* Actions to take *
[A] Decide whether each statement below agrees with the passage on American fatigue with the Middle East, answering yes or no and quoting the words of the passage that settle it. (i) Trump is blamed for the accumulation of mistakes in the region. (ii) Luce argues that Trump weighs foreign policy actions mainly by how they will resonate with his base of support. (iii) The Council's April 20 event can be attended only in person.
[B] Write the next part of the passage on American fatigue with the Middle East, beginning after its final sentence.

Top of Document extract

Edward Luce / The Financial Times
Edward Luce writes that since the turn of the century the US, particularly its people, has grown tired of the country’s presence in the Middle East. This fatigue comes as a result of incessant political blunders in the region at the hands of every president since Bill Clinton. President Trump, though not to blame for the accumulation of mistakes, has almost no chance of improving the situation, Luce argues, because his biggest consideration when deliberating a foreign policy action is how it will resonate with his base of support in the US rather than its viability in the region. Attend the Council’s April 20 event with Luce in person or via live stream to hear him address the retreat of Western Liberalism.

Bottom of Document extract
Top of Dataset excerpts

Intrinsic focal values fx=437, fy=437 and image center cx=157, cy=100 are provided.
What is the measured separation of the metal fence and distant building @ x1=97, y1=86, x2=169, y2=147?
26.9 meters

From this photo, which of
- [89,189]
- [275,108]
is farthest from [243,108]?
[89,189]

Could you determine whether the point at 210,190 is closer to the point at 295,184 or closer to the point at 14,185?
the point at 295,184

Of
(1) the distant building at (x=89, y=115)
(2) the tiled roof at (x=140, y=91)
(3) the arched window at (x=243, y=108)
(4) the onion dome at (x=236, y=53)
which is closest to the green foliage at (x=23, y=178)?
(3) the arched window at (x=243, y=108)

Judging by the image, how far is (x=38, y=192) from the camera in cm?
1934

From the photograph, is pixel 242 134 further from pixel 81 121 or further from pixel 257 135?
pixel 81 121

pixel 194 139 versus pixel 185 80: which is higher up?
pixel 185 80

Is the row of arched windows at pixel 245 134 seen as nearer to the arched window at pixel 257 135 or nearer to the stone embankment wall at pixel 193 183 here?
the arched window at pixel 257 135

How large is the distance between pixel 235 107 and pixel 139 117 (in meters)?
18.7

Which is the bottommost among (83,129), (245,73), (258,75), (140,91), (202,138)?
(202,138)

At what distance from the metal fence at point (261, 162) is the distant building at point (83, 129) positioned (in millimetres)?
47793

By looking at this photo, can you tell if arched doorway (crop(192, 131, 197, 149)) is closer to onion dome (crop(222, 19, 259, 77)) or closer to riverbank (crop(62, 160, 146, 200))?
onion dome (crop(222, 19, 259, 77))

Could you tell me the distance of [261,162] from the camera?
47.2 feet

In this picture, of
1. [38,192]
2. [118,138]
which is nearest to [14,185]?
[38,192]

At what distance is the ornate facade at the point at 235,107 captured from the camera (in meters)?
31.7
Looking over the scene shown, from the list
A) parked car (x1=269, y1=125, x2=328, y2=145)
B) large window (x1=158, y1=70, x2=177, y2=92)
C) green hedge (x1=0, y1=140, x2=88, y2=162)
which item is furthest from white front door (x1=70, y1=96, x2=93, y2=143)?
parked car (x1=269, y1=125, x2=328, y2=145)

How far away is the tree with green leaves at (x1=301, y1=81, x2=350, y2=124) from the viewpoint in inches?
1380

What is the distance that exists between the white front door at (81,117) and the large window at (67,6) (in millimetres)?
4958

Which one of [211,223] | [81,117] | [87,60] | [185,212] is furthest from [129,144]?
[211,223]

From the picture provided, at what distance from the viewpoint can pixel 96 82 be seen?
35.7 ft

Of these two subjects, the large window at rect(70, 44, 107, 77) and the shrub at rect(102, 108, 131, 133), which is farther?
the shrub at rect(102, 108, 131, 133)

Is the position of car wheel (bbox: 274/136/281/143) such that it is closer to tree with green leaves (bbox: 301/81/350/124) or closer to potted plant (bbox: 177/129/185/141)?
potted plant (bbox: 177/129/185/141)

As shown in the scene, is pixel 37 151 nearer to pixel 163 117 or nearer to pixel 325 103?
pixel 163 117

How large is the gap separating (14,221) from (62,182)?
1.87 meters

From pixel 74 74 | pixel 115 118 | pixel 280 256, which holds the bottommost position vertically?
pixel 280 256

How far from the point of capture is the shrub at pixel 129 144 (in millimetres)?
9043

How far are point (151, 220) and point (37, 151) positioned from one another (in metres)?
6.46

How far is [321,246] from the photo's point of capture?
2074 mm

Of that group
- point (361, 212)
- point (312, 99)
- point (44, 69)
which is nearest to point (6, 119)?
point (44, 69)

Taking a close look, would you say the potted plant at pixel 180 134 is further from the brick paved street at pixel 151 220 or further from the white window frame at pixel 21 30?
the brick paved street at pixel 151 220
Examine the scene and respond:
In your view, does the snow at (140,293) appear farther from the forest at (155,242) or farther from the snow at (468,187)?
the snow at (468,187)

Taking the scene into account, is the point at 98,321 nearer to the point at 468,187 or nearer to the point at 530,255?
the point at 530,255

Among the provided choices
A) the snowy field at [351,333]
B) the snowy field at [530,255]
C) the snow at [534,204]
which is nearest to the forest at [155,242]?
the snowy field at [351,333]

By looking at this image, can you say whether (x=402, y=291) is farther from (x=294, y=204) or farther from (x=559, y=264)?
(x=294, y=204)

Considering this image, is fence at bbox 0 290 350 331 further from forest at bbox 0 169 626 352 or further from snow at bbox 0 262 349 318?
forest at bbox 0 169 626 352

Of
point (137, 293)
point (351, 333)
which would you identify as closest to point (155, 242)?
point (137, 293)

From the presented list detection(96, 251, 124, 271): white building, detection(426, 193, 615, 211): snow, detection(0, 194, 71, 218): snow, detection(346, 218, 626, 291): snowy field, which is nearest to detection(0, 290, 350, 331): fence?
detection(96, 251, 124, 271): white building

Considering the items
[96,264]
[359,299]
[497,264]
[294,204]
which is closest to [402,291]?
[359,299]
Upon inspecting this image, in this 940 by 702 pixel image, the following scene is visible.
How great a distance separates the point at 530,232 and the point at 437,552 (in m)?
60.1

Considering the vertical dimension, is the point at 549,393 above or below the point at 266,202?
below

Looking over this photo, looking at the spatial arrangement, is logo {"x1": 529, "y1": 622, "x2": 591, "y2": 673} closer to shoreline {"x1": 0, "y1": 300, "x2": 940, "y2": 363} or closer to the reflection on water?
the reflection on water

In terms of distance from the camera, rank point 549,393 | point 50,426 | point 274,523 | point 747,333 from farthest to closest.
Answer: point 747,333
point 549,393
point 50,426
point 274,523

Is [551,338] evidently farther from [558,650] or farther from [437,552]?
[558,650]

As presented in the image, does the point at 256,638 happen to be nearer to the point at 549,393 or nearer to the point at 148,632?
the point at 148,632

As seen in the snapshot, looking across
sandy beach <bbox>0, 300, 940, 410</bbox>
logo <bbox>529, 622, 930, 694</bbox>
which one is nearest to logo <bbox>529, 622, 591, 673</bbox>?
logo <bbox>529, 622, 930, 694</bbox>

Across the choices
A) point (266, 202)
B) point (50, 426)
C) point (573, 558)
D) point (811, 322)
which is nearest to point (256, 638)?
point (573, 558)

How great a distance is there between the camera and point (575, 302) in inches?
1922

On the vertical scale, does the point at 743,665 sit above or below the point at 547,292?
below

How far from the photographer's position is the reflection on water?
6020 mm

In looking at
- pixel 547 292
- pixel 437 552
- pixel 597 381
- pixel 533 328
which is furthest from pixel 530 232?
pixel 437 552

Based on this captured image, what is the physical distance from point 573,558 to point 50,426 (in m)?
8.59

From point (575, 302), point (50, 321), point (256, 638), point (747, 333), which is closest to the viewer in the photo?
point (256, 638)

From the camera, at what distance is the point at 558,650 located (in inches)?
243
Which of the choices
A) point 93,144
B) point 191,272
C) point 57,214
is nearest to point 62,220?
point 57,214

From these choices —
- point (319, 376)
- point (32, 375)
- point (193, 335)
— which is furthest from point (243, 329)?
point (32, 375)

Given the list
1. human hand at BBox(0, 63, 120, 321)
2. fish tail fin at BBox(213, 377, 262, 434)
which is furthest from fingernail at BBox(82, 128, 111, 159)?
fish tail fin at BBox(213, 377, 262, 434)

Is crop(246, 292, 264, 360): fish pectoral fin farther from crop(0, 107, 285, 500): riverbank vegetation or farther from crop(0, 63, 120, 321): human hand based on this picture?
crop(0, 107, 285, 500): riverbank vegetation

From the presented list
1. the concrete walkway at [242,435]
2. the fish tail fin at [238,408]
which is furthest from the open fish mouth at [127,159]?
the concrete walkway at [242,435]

Bottom of Dataset excerpts

* Responses *
[A]
(i) No: "though not to blame for the accumulation of mistakes"
(ii) Yes: "his biggest consideration when deliberating a foreign policy action is how it will resonate with his base of support in the US"
(iii) No: "in person or via live stream"

[B]
Shawn Donnan / The Financial Times
A trade war between the US and China is imminent as neither Trump nor Xi will budge from his position. “The Trump administration appears to be willing to ignore China’s domestic dynamics as it pursues goals that are dependent on China’s leaders bending to its demands,” Donnan writes. For Trump not to proceed with his threatened tariffs “would be an act of geopolitical weakness.” On the other side, for Xi to give in to Trump’s threats and adhere to trade restrictions “would be an act of political self-harm.”
Sebastian Mallaby / The Washington Post
Contradicting popular opinion, Mallaby argues that the next big economic crisis will be in Europe, rather than a trade war between the US and China. He writes that this crisis will come as a result of political unrest and the refusal of wealthy, northern nations “to underwrite the precarious ones on the periphery, which they regard as irresponsible.” In the wake of major national elections in Europe, political and economic instability seems to have increased. “Barring a major political surprise, an eventual repeat of the euro zone crisis is beginning to seem inevitable,” Mallaby writes.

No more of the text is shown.